Aim of the task
According to the article on radon in schools, how many schoolrooms in use today does the US EPA estimate have high radon levels?

Reading passage
══════════════════════════════
Is Radon a Risk to Your Kids in School?
The Truth About Health Risks Going Unchecked
By Ed Buckley
Bethlehem PA – August 4, 2006. You may have heard recent news stories about the link between radon and lung cancer. Many of these studies focus on radon in the home – where we spend much of our time. However, our children can spend almost a third of their time in school… and if you’re a teacher, perhaps even more. As a society we go to great lengths to help ensure school safety. One area that often gets overlooked is a significant and unmistakable health risk in our schools. What is the danger? Radon
Radon is one of the most researched of all carcinogens. Radon is a naturally occurring radioactive gas. This odorless, tasteless, and colorless gas is virtually everywhere in varying concentrations which are much higher indoors. The US EPA estimates that more than seventy thousand (70,000) schoolrooms in use today have high radon levels. EPA also tells us that there is no safe level of radon, and that it causes cancer.
Radon is the #1 cause of lung cancer in non-smokers
According to the EPA,
“In two 1999 reports, the National Academy of Sciences (NAS) concluded after an exhaustive review that radon in indoor air is the second leading cause of lung cancer in the U.S. after cigarette smoking. The NAS estimated that 15,000-22,000 Americans die every year from radon-related lung cancer. Cigarette smoke makes radon much more dangerous.”
══════════════════════════════
Record extracts
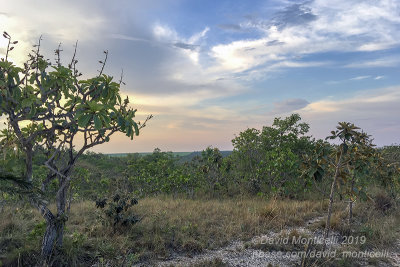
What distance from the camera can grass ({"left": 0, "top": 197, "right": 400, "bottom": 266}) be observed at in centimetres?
507

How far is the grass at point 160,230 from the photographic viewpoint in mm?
5066

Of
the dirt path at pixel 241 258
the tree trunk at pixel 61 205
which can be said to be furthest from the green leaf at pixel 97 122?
the dirt path at pixel 241 258

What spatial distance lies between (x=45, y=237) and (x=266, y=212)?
19.3ft

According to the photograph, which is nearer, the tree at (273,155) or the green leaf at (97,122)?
the green leaf at (97,122)

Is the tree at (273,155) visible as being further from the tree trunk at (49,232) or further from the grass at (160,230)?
the tree trunk at (49,232)

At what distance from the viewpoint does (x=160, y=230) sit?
6434 mm

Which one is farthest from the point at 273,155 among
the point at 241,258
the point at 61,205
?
the point at 61,205

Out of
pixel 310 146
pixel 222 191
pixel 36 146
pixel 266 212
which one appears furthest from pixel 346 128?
pixel 310 146

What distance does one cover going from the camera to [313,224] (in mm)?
7582

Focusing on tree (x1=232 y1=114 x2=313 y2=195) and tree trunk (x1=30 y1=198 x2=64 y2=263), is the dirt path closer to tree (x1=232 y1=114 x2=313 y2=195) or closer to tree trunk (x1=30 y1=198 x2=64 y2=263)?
tree trunk (x1=30 y1=198 x2=64 y2=263)

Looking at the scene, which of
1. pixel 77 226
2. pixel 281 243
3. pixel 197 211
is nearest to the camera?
pixel 281 243

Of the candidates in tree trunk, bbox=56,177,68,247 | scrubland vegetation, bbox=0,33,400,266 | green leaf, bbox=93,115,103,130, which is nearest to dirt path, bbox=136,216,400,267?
scrubland vegetation, bbox=0,33,400,266

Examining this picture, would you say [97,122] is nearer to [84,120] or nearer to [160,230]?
[84,120]

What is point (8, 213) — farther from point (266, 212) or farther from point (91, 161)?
point (91, 161)
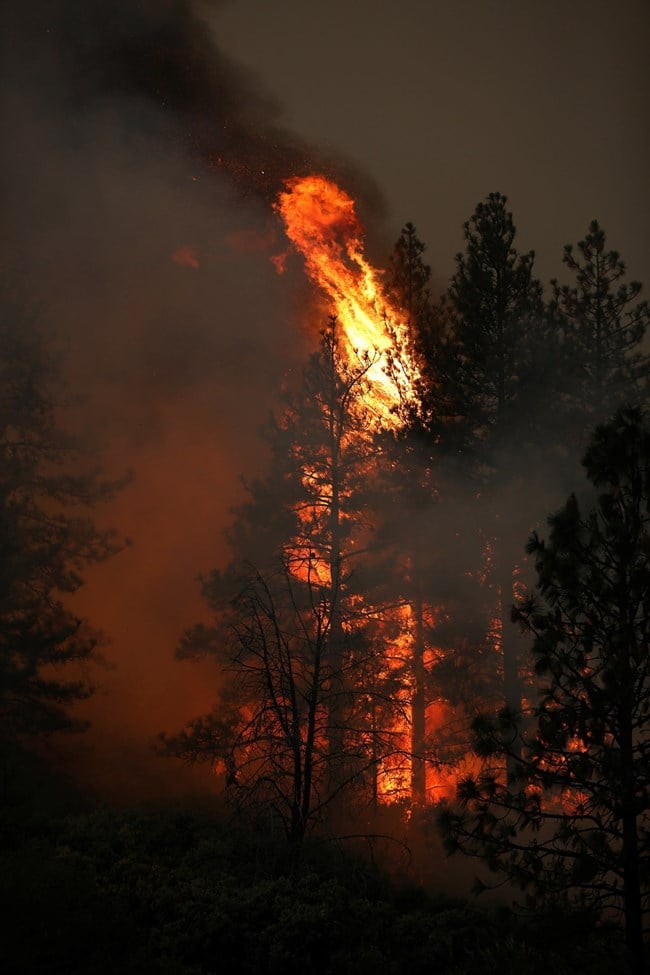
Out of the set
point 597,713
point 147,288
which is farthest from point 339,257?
point 597,713

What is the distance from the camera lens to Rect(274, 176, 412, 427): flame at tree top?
86.8 feet

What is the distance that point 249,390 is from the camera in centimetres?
3594

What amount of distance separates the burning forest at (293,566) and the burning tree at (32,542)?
3.6 inches

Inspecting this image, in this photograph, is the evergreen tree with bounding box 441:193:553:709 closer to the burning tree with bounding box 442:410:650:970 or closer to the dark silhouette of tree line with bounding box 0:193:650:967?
the dark silhouette of tree line with bounding box 0:193:650:967

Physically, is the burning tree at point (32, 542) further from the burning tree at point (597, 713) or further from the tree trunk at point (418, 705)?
the burning tree at point (597, 713)

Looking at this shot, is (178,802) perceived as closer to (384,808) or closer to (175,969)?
(384,808)

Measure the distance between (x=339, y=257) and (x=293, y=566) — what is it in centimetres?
1535

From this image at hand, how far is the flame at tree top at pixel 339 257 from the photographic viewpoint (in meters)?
26.5

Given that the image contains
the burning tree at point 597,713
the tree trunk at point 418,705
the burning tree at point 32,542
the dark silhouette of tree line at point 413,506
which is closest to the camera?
the burning tree at point 597,713

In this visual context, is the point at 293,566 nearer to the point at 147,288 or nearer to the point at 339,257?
the point at 339,257

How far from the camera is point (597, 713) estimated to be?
7.79 metres

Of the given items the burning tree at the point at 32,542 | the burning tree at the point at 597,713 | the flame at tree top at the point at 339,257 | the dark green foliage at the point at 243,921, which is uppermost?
the flame at tree top at the point at 339,257

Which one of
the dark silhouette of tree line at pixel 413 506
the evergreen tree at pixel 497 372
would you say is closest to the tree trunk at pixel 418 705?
the dark silhouette of tree line at pixel 413 506

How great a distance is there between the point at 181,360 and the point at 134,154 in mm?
16497
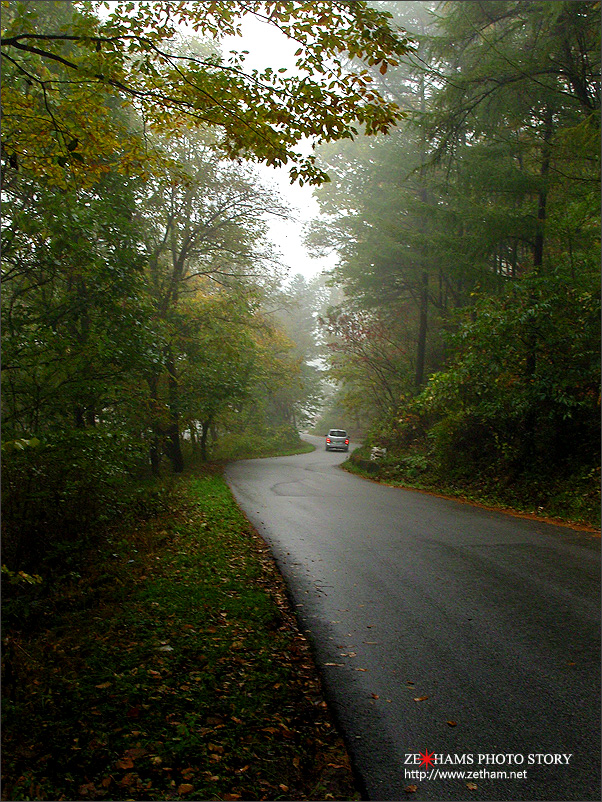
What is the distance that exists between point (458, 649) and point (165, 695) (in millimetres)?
2302

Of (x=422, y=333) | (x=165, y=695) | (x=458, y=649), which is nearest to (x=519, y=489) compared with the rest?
(x=458, y=649)

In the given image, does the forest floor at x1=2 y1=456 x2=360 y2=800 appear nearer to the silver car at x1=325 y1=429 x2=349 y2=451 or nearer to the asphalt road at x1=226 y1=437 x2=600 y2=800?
the asphalt road at x1=226 y1=437 x2=600 y2=800

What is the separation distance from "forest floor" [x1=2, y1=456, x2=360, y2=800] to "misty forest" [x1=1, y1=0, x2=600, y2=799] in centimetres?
7

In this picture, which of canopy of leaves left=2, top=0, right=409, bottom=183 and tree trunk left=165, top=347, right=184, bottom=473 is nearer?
canopy of leaves left=2, top=0, right=409, bottom=183

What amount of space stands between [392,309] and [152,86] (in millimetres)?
22383

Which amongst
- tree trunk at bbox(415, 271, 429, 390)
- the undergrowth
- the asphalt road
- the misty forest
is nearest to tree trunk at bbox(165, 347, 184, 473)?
the misty forest

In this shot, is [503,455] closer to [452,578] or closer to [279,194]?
[452,578]

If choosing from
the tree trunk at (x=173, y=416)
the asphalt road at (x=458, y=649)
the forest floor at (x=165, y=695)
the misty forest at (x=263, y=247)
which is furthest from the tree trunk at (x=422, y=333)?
the forest floor at (x=165, y=695)

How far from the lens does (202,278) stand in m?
24.3

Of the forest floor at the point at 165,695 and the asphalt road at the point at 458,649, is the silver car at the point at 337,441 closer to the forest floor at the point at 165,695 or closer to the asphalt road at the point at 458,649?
the asphalt road at the point at 458,649

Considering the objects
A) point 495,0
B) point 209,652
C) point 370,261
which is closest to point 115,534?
point 209,652

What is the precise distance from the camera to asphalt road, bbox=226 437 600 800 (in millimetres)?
2908

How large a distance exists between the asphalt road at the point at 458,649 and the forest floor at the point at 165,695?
293 millimetres

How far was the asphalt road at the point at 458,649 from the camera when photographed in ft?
9.54
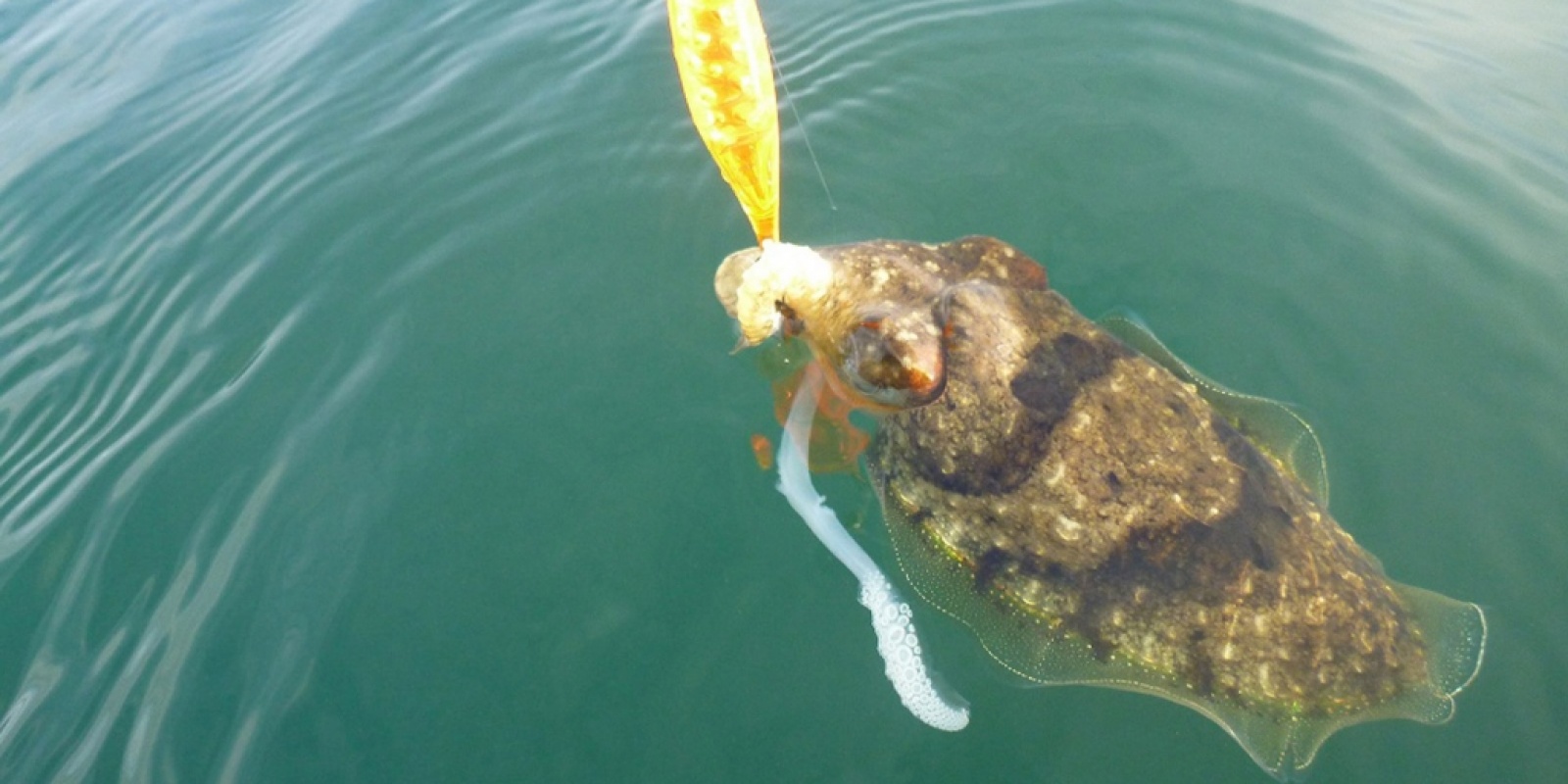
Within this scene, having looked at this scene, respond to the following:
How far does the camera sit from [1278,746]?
3672 mm

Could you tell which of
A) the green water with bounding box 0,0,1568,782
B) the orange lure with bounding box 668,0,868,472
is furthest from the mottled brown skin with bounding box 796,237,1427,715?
the orange lure with bounding box 668,0,868,472

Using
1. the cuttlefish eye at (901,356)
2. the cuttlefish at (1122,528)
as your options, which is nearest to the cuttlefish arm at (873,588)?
the cuttlefish at (1122,528)

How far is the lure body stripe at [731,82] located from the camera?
11.4 ft

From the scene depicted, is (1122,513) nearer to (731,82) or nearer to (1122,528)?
(1122,528)

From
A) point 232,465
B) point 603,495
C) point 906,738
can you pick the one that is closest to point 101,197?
point 232,465

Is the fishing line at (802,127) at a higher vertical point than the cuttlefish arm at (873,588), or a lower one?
higher

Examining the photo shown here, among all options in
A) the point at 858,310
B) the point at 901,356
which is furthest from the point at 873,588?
the point at 858,310

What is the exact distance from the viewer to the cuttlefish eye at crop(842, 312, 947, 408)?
12.9 feet

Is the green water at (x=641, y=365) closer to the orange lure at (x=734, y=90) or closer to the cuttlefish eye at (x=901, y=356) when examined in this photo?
the cuttlefish eye at (x=901, y=356)

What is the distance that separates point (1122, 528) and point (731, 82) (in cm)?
259

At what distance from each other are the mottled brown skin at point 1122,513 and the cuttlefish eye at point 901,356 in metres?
0.01

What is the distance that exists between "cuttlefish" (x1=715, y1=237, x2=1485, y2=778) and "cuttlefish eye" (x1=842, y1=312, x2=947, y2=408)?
11 millimetres

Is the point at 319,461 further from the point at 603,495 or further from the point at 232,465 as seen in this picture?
the point at 603,495

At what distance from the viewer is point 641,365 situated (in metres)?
5.55
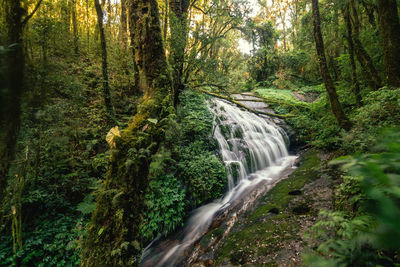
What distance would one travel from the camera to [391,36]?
4809 mm

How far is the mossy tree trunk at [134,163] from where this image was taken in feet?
8.31

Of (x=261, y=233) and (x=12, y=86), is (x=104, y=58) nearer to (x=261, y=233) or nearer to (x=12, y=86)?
(x=12, y=86)

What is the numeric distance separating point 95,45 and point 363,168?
45.5ft

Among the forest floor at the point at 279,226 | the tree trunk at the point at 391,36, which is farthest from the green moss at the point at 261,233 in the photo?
the tree trunk at the point at 391,36

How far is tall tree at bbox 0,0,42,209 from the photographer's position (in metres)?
1.22

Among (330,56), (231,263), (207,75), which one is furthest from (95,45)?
(330,56)

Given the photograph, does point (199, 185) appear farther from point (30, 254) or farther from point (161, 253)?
point (30, 254)

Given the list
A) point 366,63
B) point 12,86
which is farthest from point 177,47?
point 366,63

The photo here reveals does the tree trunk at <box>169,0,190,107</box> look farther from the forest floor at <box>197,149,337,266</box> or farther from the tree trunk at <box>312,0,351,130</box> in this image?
the tree trunk at <box>312,0,351,130</box>

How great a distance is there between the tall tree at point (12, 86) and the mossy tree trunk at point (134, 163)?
1.52 meters

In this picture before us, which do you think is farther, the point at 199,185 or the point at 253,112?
the point at 253,112

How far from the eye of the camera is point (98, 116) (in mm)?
6719

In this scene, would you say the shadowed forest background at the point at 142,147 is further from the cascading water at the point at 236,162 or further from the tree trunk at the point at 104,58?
the cascading water at the point at 236,162

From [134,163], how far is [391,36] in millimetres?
7160
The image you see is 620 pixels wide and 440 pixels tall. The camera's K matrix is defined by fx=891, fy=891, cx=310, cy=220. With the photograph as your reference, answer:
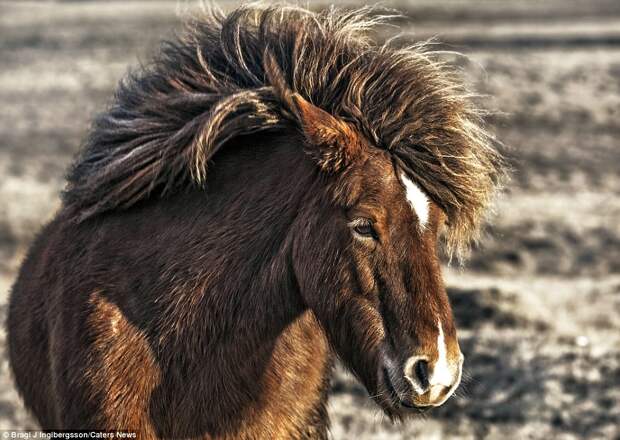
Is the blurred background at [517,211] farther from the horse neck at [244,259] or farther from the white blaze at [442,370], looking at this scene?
the horse neck at [244,259]

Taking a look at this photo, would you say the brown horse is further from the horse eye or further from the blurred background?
the blurred background

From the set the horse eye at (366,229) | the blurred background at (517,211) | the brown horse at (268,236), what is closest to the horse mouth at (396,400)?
the brown horse at (268,236)

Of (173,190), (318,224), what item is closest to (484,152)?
(318,224)

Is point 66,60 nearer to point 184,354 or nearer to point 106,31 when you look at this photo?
point 106,31

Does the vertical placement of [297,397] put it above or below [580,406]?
above

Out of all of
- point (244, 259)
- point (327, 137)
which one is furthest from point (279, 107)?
point (244, 259)

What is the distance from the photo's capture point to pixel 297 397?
3.82 m

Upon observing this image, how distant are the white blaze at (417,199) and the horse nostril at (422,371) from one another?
0.50m

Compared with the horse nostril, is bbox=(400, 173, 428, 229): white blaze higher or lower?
higher

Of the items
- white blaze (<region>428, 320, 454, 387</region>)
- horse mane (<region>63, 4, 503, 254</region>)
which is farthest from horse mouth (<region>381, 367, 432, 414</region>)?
horse mane (<region>63, 4, 503, 254</region>)

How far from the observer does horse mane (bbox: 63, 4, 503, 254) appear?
133 inches

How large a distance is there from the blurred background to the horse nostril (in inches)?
28.7

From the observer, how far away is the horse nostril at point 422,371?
3.05 metres

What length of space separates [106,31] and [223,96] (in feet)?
98.4
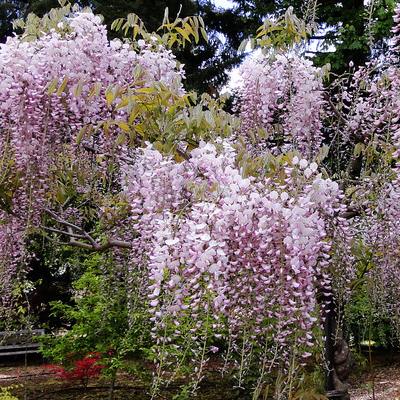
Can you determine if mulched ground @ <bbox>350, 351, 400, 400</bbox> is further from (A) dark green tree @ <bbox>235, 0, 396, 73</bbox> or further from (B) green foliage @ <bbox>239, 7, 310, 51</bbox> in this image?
(A) dark green tree @ <bbox>235, 0, 396, 73</bbox>

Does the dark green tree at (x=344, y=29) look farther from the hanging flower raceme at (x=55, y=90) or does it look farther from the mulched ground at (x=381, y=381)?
the hanging flower raceme at (x=55, y=90)

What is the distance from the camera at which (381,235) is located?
3170mm

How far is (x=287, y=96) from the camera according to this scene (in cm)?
333

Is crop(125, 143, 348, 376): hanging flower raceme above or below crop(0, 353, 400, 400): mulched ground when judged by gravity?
above

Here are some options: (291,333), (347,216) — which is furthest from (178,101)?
(347,216)

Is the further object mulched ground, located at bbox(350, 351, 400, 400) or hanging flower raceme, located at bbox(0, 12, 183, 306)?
mulched ground, located at bbox(350, 351, 400, 400)

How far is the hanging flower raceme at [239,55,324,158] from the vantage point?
325cm

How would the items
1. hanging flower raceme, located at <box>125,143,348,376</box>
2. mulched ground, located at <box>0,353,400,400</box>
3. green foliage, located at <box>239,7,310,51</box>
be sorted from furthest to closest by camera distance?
mulched ground, located at <box>0,353,400,400</box>
green foliage, located at <box>239,7,310,51</box>
hanging flower raceme, located at <box>125,143,348,376</box>

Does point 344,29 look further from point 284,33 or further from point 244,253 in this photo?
point 244,253

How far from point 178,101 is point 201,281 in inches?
31.7

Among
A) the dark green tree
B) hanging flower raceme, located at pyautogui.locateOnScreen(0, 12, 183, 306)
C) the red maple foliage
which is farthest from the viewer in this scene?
the dark green tree

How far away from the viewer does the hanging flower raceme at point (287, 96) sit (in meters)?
3.25

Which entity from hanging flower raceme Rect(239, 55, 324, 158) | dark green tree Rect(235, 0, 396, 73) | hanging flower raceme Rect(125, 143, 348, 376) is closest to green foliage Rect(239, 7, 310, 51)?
hanging flower raceme Rect(239, 55, 324, 158)

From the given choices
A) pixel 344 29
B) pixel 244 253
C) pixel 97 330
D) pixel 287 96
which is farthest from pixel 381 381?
pixel 244 253
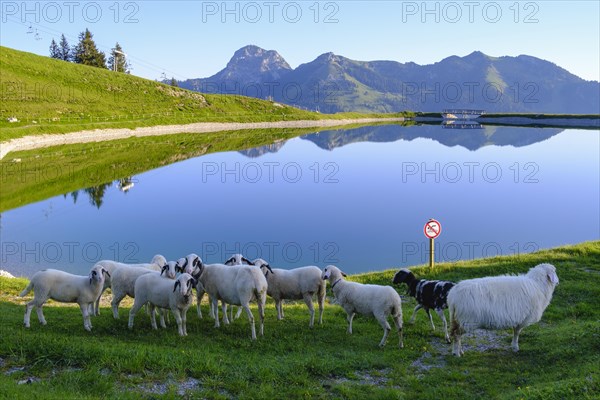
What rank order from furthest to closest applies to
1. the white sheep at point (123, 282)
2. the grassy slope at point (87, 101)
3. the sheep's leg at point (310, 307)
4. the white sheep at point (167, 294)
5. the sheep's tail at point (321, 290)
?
the grassy slope at point (87, 101), the sheep's tail at point (321, 290), the white sheep at point (123, 282), the sheep's leg at point (310, 307), the white sheep at point (167, 294)

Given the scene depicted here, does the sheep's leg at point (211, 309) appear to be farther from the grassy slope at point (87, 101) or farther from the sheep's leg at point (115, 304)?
the grassy slope at point (87, 101)

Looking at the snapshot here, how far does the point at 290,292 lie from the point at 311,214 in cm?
2339

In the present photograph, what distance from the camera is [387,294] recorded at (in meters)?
13.1

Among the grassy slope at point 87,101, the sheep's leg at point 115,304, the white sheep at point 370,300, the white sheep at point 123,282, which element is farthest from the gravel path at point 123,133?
the white sheep at point 370,300

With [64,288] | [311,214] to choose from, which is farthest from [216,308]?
[311,214]

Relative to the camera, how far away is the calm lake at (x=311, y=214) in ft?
92.2

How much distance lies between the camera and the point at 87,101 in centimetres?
11475

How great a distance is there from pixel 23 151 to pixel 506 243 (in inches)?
2525

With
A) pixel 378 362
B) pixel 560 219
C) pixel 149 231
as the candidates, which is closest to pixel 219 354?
pixel 378 362

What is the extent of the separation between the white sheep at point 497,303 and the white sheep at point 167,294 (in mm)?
7066

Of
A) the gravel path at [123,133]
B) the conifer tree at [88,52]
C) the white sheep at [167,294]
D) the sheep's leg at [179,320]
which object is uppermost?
the conifer tree at [88,52]

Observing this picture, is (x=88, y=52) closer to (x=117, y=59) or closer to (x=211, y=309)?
(x=117, y=59)

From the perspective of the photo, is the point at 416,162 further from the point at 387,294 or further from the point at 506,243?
the point at 387,294

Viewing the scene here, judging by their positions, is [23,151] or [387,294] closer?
[387,294]
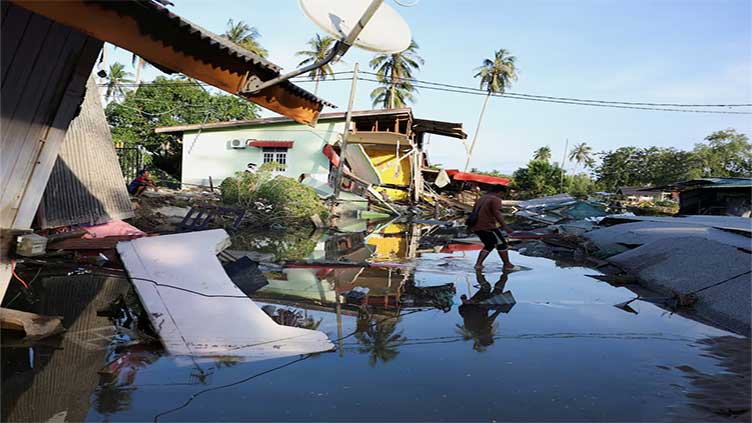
══════════════════════════════
Written solution
More than 70,000 schoolrooms.